America hates losers. Our reputation comes from winning. We give consolation prizes for second best. Cities even throw parades for losing sports teams, but deep down we know what these things are: celebrations of shame. Whether or not the good fight was fought with integrity, a loss makes you a loser.
Losers have integrity, winners get political office
Americans go to incredible lengths to win. Athletes take drugs. Corporate titans break the law. Students cheat. Politicians lie. Winners do what they have to do to get what they want.
There are few consolation prizes in politics. You either win political office or you don’t. After spending lots of money on campaigns losers lose big. Their credibility is gone. They might get tossed a bone and land a post with a new administration, but for most losing just means being a loser.
When it comes to winning political office integrity is a liability. It stands in the way of victory. If there was ever any doubt that this is true it was erased this year. Despite our demands for integrity in a climate that rewards moral turpitude, it is pretty obvious that the candidate who stoops lowest is going to win the White House.
There are other prizes to be had, though. This could be the first year where losing is a big win.
2016 is about enemies with no integrity
Elections are about fear. Democrats want us to fear life without big government. Republicans want us to be afraid of enemies like terrorists and Democrats.

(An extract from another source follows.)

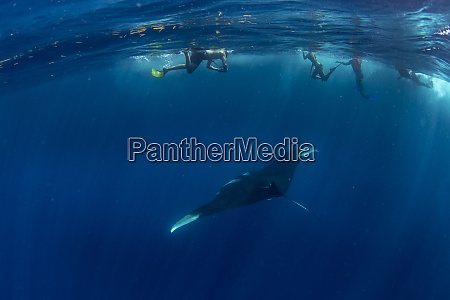 snorkellers with an oceanic manta ray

Republicans started a tradition this year that no good Democrat would approve of. They turned one of their own into the enemy even though they had a perfectly good target they badly need to defeat.
They want us to be afraid of Donald Trump.
Why?
Like all of us, politicians have their own special fears to nurture. One of those is the fear of being a loser. It’s hard to get back on the horse when you’ve lost a House or Senate seat, especially if you have held it for a long time. Looking like a has been is not good for a political career.
Paul Ryan is trying to have it both ways. His excuse for a confusing non-endorsement of Trump is that he wants to hold onto the GOP’s control of Congress. Reinforcing the public perception of the Republican Party as fragmented, indecisive, and helpless against the Democratic machine is not going to do that.
At least Republicans have a fallback.
The GOP wants to get its hands on Hillary Clinton. Ryan can make a name for himself with a swirl of House hearings and maybe a try at impeachment to get even for a long list of conservative affronts. He can start with Benghazi, work his way to the Iran deal, and finish up with the email server scandal.
That doesn’t help voters who picked Trump and don’t want a Clinton White House.
Can GOP win by betraying the people?
Watching Republicans scurry to get away from Trump would be humorous if they weren’t betraying conservatives to save themselves. Only the most naive look to politicians for integrity and moral forthrightness, but we don’t expect to be stabbed in the back by our own. That’s what Democrats are for.
As a conservative it’s hard to blame the speaker, but his actions and those of other defecting Republicans are still an affront to the political values this country was founded on. Rule by the people doesn’t mean party elite manipulating elections to get what they want.
Fear doesn’t justify thwarting the will of the people.